Passage:
In October 2011, Governor Jerry Brown signed into law 22 employment-related bills that will affect businesses employing workers in California. Most of these new laws will go into effect on January 1, 2012. The most significant are summarized below.
Starting in 2013, Commission Agreements Must Be in Writing
A.B. 1396 requires that all employment relationships that involve payment of commissions “shall be in writing and shall set forth the method by which the commissions shall be computed and paid.” Employees must be provided a signed copy of the commission agreement, and employers must obtain a signed receipt from each employee. Commission agreements and their terms “are presumed to remain in full force and effect until the contract is superseded or the employment is terminated by either party.” Unlike most of the other new employment laws, A.B. 1396 was meant to provide employers with a “safe harbor” period, and employers have until January 1, 2013, to bring their policies into compliance.
New Penalties for Willful Misclassification of Employees as Independent Contractors
S.B. 459 prohibits employers from willfully classifying an employee as an independent contractor. The new law imposes penalties of between $5,000 and $25,000 per violation and also requires employers to publish findings of violations of the new law prominently on company Web sites. If the company does not have a Web site, the notice must be posted prominently in an area accessible to all employees and the general public at the location where the violation occurred. With this law, the California legislature is sending a strong message to employers to scrutinize their independent contractor classifications.
Domestic Partners of California Employees Must Be Covered Under Health Insurance Plans Issued to Out-Of-State Employers
California’s Insurance Equality Act already required that insurance policies marketed, issued, or delivered to California residents provide the same coverage for registered domestic partners as for spouses. However, up until the passage of the new S.B. 757, out-of-state policies issued to employers who maintain their principal place of business and a majority of their employees outside the state were able to limit benefits to spouses. Under the new law, all group health insurance policies provided to California residents, regardless of the situs of the contract, must offer the same coverage for registered domestic partners as for spouses.

Recorded data:
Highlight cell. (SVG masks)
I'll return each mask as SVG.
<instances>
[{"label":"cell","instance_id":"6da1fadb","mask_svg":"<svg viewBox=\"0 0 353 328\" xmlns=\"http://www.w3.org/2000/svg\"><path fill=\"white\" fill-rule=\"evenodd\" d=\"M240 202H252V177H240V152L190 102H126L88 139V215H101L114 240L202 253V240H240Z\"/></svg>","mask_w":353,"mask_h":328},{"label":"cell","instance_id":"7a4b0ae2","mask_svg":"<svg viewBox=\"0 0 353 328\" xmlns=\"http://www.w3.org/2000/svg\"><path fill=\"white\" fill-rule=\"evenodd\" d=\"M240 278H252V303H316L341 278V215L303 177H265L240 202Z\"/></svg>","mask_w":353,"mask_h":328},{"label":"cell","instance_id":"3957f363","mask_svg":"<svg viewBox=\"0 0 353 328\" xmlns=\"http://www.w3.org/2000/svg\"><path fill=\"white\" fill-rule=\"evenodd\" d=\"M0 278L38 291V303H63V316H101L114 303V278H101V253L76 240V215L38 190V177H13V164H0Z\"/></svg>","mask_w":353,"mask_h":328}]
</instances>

Tasks to complete:
**1.** Do these statements agree with the California employment law summary? Answer yes or no for each, quoting the deciding words. (a) Employers have until January 1, 2013, to bring their commission policies into compliance with A.B. 1396. (b) S.B. 459 caps its penalties at $5,000 per violation. (c) Under S.B. 757, out-of-state group health policies for California residents may still limit benefits to spouses.
**2.** Resume the California employment law summary after its last sentence, keeping its style.

Exercise responses:
**1.**
(a) Yes: "employers have until January 1, 2013, to bring their policies into compliance"
(b) No: "penalties of between $5,000 and $25,000 per violation"
(c) No: "regardless of the situs of the contract, must offer the same coverage for registered domestic partners as for spouses"

**2.**
Prohibition on Discrimination Based on Gender Identity and Expression
A.B. 887 amends the Fair Employment and Housing Act to define the word “gender” as encompassing both gender identity and gender expression. Gender expression, under the statute, is a person’s “gender-related appearance and behavior,” “whether or not stereotypically associated” with the sex assigned to the person at birth. Under the new law, an employee must be permitted to dress in a manner consistent with his or her gender identity and expression. In light of this new law, trainings, updates to employee handbooks, and newly issued handbooks should state explicitly that California law does not tolerate any type of gender discrimination, including discrimination based on gender identity and gender expression.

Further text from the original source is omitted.